= Print butter =

Print butter is an obsolete term for butter that was sold in wrappers printed with "some emblematic device" as a branding device as modern butter almost always is. Originally the wrappers were normally cloth and sometimes washed and returned for re-use by the retailer. By the late 19th century greaseproof paper took over from cloth. The term is found in American sources from at least 1791 to 1949. Packages of butter which were wrapped were called prints (for example, pound prints weighed one pound each).
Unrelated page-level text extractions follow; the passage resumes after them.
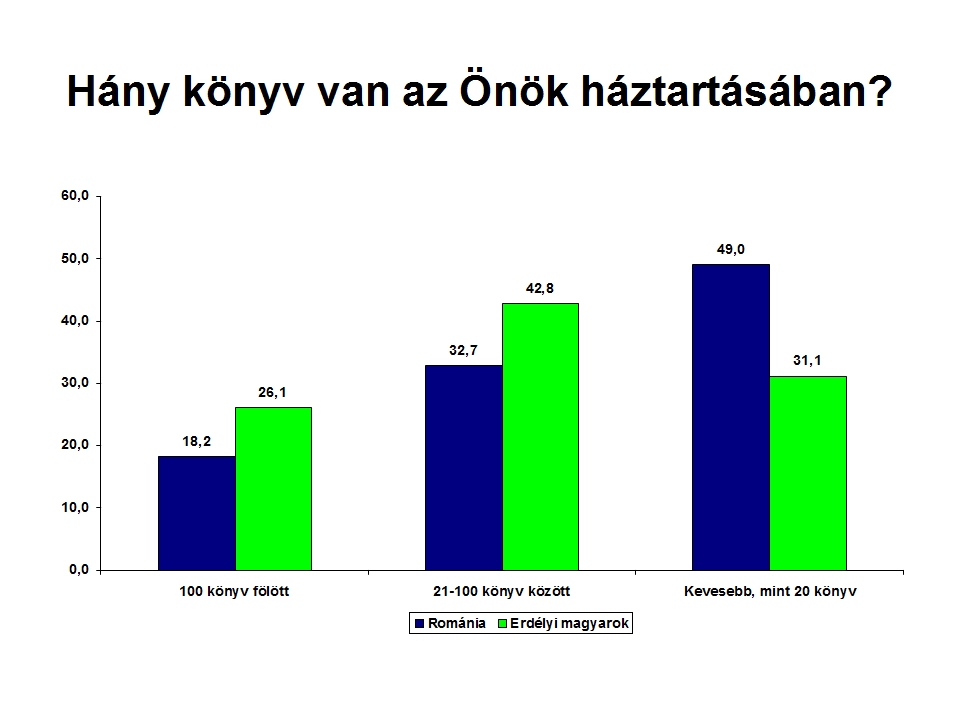 Hány könyv van az Önök háztartásában?

60,0
50,0
40,0
30,0
20,0
10,0
0,0

18,2
26,1
32,7
42,8
49,0
31,1

100 könyv fölött
21-100 könyv között
Kevesebb, mint 20 könyv

Románia
Erdélyi magyarok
The conceptual distinction of print butter, as opposed to any other type of butter, merited a separate name up until the mid-20th century, as before that time many people got their dairy products (milk, butter, cheese), eggs, and produce in ways that did not involve much branding or packaging—for example, either produced at home (in the case of family farms, which were formerly widespread), directly from a farmer that produced them (via either a regular delivery route or at the town market), or from any of various resellers who bought from farmers and resold (for example, grocer, huckster, or sutler). Unlike today when even bulk foods at a supermarket are usually labeled to show who produced them, in the past, the pickles or peanuts bought from a barrel at the general store, or the produce bought from a huckster's cart, were usually not labeled, let alone branded. Thus the idea of prepackaged units with branded labels was worthy of a differentiating name, somewhat similar to how "name-brand merchandise" is still differentiable from "generic merchandise" or "bulk commodities" today.

References to print butter remain in the US state of Connecticut legal code, requiring print butter to have the net weight printed in Gothic letters at least one-half inch high.